In the run-up to its IPO later this year, Uber put up a mixed bag in terms of numbers for the last quarter of 2018. Ridership was on the incline and Uber reported $50 billion in total bookings for ridesharing and food delivery for the final quarter of the year. But revenue growth clocked in at only 2 percent between Q3 and Q4 — leading some investors to question the ridesharing firm’s future prospects for profitability in the future.
By the numbers, Uber brought in $11.3 billion — a 43 percent increase from the same time last year. Losses came in at $1.8 billion, which is an improvement over the $2.2 billion in losses reported at the same time in 2017. Uber’s revenue in the fourth quarter reached $3 billion, up 2 percent from the third quarter and a 24 percent increase over the previous year.
Among results Uber was particularly looking to highlight was its growth in ridership — noting that between Q4 2017 and Q4 2018, bookings popped up 45 percent.
“Last year was our strongest yet, and Q4 set another record,” Uber Chief Financial Officer Nelson Chai said in a statement.
Gross bookings were also up — 11 percent to $14.2 billion. That double-digit increase was reportedly particularly important to watchers, as growth in gross bookings had stalled in the single digits for all of 2018 prior to Q4.
Uber also highlighted the performance of Uber Eats — which now accounts for more than $2.5 billion in bookings quarterly, according to reports.
The challenge for Uber going forward, David Brophy, professor of finance at the University of Michigan’s Ross School of Business, told Reuters, is its losses — which remain incredibly large. This, he noted, gives investors pause around whether or not Uber will ever be able to stop subsidizing some markets enough that it can actually put the firm in the black.
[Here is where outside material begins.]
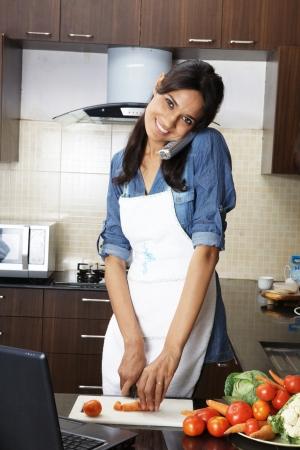 Frau einen Anruf entgegennehmen, während Hacken von Gemüse in der Küche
“Uber needs to show it can control costs and can make money, basically provide a strong argument that its business model is not broken and that it can achieve and sustain profitability despite issues with drivers, customers and politicians.”
Uber, post earnings release, was upbeat on its prospects for the most part — and promoting a rather expansive view of the future:
“In 2018, our ridesharing business maintained category leadership in all regions we serve, Uber Freight gained exciting traction in the US, JUMP e-bikes and e-scooters are on the road in over a dozen cities, and we believe Uber Eats became the largest online food delivery business outside of China, based on gross bookings.”